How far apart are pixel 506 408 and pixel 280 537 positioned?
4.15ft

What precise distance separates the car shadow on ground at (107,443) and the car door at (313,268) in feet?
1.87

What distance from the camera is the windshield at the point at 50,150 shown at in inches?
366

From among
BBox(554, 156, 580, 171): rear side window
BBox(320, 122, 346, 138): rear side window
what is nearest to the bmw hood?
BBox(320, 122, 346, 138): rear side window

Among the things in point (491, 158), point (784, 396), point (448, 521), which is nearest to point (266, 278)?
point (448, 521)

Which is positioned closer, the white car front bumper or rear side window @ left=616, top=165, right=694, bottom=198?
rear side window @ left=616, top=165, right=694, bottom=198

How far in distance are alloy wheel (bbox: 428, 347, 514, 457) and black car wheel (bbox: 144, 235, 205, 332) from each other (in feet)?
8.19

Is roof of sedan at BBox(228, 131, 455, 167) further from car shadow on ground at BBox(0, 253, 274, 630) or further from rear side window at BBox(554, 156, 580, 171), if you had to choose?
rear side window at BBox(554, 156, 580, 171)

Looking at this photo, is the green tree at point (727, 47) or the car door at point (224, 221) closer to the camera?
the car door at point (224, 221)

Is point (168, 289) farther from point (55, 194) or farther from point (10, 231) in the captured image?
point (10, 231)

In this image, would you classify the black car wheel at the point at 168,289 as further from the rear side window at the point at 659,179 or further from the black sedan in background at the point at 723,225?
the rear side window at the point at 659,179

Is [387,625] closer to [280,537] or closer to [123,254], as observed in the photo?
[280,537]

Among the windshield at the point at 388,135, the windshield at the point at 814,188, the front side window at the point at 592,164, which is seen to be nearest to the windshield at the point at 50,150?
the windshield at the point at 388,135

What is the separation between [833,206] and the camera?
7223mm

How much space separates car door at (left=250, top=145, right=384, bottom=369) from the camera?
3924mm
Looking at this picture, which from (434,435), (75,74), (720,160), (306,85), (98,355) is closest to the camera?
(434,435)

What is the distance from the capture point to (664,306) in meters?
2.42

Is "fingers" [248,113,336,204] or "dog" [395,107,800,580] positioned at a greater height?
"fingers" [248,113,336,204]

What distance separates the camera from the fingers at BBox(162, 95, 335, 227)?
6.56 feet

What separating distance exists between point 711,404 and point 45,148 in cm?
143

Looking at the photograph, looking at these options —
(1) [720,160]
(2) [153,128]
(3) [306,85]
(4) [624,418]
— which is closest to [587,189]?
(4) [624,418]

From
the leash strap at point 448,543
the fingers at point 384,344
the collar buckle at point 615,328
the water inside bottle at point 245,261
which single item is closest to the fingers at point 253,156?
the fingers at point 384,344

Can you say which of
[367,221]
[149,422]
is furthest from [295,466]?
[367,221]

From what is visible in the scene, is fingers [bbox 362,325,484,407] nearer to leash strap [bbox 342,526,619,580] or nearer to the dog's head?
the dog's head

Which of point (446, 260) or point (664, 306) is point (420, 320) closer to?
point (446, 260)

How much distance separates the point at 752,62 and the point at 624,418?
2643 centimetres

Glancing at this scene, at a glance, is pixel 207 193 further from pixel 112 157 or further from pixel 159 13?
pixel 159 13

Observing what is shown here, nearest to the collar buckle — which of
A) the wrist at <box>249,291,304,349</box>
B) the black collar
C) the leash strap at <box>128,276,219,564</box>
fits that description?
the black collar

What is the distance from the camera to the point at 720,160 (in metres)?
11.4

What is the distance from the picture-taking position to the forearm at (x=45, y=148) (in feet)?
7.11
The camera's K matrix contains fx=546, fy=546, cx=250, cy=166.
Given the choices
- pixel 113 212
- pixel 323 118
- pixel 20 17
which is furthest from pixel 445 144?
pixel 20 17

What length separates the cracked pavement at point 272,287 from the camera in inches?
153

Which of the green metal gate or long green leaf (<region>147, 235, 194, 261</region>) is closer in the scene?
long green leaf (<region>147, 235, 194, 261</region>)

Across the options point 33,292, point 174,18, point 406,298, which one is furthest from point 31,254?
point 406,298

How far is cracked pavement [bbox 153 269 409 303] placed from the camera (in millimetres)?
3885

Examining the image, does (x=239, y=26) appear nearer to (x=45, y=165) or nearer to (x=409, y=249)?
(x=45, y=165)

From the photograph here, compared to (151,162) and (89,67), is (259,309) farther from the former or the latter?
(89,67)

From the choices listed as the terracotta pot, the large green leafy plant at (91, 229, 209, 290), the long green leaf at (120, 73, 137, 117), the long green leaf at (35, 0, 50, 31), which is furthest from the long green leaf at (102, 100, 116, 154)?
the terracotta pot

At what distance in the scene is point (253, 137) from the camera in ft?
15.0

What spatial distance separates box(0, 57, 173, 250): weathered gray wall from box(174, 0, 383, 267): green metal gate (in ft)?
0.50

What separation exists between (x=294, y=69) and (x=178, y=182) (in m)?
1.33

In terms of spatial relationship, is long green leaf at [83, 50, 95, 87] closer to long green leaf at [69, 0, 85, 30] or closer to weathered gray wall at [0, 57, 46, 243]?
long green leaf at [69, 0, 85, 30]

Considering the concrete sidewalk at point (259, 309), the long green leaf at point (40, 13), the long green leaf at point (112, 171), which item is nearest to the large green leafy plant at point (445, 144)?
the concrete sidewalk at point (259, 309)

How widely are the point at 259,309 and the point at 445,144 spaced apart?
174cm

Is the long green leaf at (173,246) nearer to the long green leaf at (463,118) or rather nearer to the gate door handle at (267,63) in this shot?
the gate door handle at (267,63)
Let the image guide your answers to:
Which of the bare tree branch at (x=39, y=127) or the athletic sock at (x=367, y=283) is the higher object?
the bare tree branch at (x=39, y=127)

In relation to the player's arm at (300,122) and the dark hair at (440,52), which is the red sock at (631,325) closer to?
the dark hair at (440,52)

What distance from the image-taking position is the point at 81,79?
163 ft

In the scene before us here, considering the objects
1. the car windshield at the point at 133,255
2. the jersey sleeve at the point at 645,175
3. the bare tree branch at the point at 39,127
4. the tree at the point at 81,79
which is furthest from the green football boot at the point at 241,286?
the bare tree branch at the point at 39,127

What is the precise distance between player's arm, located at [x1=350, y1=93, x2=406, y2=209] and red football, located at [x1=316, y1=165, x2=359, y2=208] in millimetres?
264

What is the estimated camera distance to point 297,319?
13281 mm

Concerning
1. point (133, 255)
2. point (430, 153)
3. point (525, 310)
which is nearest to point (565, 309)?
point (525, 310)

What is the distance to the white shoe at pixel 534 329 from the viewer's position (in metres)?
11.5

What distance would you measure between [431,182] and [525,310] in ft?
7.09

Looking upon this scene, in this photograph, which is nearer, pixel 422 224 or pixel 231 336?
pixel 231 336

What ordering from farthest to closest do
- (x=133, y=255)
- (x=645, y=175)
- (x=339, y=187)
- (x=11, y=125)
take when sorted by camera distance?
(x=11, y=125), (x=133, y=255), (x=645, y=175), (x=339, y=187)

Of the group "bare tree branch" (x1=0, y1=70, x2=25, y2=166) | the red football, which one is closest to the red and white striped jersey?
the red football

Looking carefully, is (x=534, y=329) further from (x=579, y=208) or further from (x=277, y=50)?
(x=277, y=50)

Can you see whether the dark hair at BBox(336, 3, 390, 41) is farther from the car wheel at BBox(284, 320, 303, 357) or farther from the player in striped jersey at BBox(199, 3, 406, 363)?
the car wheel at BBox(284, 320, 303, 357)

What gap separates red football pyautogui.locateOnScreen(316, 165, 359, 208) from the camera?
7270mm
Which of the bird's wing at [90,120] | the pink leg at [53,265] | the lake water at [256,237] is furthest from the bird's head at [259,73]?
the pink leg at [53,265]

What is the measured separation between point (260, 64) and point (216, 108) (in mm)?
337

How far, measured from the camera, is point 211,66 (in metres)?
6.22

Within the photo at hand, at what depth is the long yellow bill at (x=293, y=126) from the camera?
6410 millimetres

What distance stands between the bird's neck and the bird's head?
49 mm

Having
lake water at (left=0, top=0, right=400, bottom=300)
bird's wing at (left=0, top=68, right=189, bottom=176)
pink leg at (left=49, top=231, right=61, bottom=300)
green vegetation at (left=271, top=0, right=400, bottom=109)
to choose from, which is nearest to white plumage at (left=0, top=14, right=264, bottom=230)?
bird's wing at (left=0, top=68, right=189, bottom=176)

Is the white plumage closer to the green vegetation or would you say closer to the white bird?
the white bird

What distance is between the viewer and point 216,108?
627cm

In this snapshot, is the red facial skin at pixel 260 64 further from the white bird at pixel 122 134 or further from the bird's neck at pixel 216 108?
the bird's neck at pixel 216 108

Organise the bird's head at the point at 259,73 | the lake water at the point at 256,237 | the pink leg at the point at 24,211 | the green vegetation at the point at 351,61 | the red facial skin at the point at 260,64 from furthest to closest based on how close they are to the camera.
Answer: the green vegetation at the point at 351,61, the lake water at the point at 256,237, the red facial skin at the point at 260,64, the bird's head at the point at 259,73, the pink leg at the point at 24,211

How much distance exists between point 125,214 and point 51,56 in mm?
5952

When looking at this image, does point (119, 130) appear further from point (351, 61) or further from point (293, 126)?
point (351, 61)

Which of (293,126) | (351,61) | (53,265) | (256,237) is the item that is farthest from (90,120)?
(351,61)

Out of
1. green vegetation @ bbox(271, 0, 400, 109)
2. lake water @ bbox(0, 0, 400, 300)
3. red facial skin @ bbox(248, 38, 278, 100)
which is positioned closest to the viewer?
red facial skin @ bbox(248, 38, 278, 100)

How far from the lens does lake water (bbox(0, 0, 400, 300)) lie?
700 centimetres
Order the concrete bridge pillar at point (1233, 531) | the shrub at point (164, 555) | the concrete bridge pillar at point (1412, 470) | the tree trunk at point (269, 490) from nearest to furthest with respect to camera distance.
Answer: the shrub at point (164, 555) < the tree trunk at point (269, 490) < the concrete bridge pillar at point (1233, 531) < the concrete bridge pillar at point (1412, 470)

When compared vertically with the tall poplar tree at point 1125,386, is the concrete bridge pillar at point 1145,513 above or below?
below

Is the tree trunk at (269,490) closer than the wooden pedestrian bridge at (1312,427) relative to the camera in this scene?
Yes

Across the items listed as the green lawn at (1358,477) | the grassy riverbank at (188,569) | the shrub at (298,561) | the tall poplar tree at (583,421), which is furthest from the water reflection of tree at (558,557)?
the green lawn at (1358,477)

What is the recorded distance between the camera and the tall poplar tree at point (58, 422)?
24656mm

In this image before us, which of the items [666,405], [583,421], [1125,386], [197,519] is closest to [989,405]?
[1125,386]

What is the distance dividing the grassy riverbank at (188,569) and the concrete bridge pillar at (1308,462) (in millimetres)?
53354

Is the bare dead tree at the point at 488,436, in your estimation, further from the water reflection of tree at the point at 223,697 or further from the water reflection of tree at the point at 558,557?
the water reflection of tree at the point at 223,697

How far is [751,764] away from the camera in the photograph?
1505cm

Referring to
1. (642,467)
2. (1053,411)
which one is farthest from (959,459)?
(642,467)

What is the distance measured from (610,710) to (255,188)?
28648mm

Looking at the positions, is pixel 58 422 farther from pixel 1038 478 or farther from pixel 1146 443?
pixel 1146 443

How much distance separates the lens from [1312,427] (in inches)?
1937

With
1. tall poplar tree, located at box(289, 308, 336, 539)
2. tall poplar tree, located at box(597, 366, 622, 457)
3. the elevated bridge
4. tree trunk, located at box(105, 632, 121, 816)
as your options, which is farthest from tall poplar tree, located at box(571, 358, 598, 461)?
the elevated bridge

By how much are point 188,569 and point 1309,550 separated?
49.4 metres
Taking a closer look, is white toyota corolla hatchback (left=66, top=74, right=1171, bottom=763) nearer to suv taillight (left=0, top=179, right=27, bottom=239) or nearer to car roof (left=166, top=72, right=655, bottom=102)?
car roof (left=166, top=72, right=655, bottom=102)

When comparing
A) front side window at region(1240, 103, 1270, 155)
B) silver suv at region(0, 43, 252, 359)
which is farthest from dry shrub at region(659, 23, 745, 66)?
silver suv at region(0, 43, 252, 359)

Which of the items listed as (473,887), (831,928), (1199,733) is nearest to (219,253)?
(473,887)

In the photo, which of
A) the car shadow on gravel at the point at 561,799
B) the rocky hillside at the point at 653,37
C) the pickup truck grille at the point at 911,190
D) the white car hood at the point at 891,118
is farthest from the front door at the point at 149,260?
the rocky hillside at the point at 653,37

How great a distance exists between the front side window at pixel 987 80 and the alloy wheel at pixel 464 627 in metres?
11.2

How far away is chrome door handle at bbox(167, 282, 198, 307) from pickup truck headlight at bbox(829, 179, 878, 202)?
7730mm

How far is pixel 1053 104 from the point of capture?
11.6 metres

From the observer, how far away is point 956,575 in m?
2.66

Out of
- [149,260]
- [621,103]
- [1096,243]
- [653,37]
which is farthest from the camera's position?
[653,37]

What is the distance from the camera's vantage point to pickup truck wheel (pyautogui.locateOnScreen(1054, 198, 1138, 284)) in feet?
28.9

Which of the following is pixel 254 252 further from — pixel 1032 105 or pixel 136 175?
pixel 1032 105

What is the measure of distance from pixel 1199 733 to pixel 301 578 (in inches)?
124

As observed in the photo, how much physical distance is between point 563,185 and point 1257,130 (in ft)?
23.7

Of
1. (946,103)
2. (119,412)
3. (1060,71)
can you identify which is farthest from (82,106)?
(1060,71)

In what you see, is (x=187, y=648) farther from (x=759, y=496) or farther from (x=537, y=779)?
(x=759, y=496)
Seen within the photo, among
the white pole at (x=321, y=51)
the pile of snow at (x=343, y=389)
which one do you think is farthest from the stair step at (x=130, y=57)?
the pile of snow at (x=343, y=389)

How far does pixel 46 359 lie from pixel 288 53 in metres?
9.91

★ ★ ★ ★ ★ ★ ★

**Task brief**
Recast the data starting at the line containing "Looking upon this" and ending at the line containing "(x=11, y=125), (x=133, y=255), (x=645, y=175), (x=339, y=187)" as a JSON list of strings, one string per line, leaving out blank lines.

**Answer**
[
  "Looking upon this scene, in this photograph, which is nearer, pixel 422 224 or pixel 231 336?",
  "pixel 231 336",
  "What ordering from farthest to closest do",
  "- (x=133, y=255)",
  "- (x=645, y=175)",
  "- (x=339, y=187)",
  "- (x=11, y=125)",
  "take when sorted by camera distance?",
  "(x=11, y=125), (x=133, y=255), (x=645, y=175), (x=339, y=187)"
]